Conta-nos Sowell que ele passou a sua infância no Harlem. Ou seja: uma infância nada fácil e com poucas oportunidades para um jovem negro. Sobre os professores que teve nesses idos ele nos diz: “Graças a Deus meus professores foram injustos comigo quando eu era um garoto crescendo no Harlem”. Hoje Sowell é um dos intelectuais mais respeitados nos USA. Com essa afirmação ele nos diz o obvio ululante. Que não se realiza a justiça dita social passando a mão na cabeça das pessoas, mas sim, munindo-as com as ferramentas intelectuais para que ela possa agir com autonomia e dignidade.

Ele nos diz que um desses professores “injusto”, especialmente aos olhos dos pedagogos modernos, era a senhora Simon. Segundo ele: “Cada palavra que soletrávamos ou escrevíamos errado, tinha de ser escrita cinquenta vezes – não em classe, mas em nossas lições de casa a serem apresentadas na manhã seguinte, e isso além de toda a outra carga de tarefas que ela e os outros professores jogavam sobre nós. Se você errasse a ortografia de quatro ou cinco palavras, uma longa noite de trabalho o aguardava”.

Quanta crueldade, dirão esses biltres politicamente-corretos. Mas, por quê? Segundo o nosso amigo supracitado, ele não tinha em casa acesso a outras fontes de informação mais ricas do que a que lhe era fornecida pela escola. Graças à rigidez de seus mestres como a Sra. Simon ele se tornou apto a se embrenhar na sociedade e realizar-se como pessoa. Não apenas ele, mas boa parte de seus colegas que encararam o desafio de superar as suas limitações.

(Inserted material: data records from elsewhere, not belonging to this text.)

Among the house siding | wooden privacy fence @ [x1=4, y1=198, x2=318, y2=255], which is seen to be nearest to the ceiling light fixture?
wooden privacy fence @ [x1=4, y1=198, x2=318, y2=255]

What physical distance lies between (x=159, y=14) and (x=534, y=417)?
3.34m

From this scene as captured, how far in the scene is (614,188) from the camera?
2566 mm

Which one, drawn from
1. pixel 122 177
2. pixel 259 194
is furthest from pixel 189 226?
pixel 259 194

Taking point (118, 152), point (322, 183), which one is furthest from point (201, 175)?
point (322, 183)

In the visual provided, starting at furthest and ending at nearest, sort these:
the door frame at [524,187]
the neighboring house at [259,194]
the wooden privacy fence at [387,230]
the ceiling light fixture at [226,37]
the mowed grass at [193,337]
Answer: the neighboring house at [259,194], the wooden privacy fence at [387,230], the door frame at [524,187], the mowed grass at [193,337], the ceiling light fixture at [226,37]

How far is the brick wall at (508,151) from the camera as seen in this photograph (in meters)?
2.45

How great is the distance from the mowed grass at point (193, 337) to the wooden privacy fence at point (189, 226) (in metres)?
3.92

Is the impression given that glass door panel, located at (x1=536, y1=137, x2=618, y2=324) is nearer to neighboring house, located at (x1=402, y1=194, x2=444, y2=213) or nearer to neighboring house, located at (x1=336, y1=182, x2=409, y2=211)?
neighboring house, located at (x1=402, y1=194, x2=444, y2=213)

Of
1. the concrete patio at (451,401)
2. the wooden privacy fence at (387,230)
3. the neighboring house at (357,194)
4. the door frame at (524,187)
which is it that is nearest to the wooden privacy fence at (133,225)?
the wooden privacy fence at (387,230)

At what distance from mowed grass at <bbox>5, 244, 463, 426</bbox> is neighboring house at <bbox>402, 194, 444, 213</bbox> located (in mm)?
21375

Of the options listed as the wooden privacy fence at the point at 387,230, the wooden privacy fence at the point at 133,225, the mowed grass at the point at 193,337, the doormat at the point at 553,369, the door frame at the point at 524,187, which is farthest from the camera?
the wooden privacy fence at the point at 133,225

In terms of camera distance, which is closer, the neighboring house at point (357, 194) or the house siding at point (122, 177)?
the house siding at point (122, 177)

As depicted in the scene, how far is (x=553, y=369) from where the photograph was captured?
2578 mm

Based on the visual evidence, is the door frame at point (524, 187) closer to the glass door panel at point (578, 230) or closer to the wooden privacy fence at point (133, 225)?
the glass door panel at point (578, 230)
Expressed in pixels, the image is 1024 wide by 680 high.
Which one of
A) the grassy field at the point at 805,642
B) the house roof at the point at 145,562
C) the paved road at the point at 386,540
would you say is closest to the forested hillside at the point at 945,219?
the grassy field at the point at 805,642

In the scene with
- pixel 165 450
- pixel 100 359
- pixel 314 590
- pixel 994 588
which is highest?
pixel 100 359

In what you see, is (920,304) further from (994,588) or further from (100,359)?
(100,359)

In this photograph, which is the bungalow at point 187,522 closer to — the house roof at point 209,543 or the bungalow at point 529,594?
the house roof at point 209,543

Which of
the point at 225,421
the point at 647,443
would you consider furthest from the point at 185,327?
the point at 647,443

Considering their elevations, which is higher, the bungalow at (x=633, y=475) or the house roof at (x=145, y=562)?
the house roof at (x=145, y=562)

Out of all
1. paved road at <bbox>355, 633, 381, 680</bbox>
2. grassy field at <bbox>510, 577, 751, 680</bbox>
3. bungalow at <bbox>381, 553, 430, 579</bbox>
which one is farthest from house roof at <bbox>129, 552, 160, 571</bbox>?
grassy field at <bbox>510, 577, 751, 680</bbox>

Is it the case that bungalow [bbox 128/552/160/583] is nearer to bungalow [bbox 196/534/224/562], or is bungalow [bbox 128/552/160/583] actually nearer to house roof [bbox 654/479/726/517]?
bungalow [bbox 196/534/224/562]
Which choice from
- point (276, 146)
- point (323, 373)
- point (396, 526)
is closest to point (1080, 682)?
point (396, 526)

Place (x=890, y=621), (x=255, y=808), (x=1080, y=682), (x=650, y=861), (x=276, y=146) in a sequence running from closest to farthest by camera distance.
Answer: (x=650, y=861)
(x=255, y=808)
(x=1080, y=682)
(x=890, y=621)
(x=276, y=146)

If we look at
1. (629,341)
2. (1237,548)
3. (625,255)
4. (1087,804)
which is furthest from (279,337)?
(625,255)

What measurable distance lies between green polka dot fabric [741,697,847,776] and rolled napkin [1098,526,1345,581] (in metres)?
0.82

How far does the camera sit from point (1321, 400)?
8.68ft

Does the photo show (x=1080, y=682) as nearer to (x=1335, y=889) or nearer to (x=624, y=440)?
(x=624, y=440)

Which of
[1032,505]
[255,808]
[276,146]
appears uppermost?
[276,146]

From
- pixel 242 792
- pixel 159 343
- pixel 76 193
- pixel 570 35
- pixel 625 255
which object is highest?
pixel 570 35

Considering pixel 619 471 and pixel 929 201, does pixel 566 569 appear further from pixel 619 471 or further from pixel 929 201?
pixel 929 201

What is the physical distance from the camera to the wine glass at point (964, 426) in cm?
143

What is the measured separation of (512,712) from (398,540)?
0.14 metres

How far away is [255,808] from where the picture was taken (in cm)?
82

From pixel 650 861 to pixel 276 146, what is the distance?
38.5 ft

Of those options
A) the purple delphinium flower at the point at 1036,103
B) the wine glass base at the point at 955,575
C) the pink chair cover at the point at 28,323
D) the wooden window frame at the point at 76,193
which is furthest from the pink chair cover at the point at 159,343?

Superar a si mesmo é um dos pontos fundamentais de uma boa educação. Superação dá-se quando temos a apresentação de obstáculos a serem enfrentados para que possamos provar para nós mesmos o quanto somos capazes de mudar o nosso destino quando esse parece irreversível. Neste caso, quando a professora estava sendo “injusta” estava dando uma oportunidade para os alunos serem justos para consigo mesmo. Quando um professor estava lhes apresentando um pesado fardo para carregarem, estava lhes fortalecendo o caráter. Esses mestres estavam, literalmente, dando uma legítima surra intelectual e moral em seus alunos inocentes. Entretanto, não é apanhando que se aprende a bater? Era isso que os ditos professores “injustos” estavam ensinando aos seus alunos.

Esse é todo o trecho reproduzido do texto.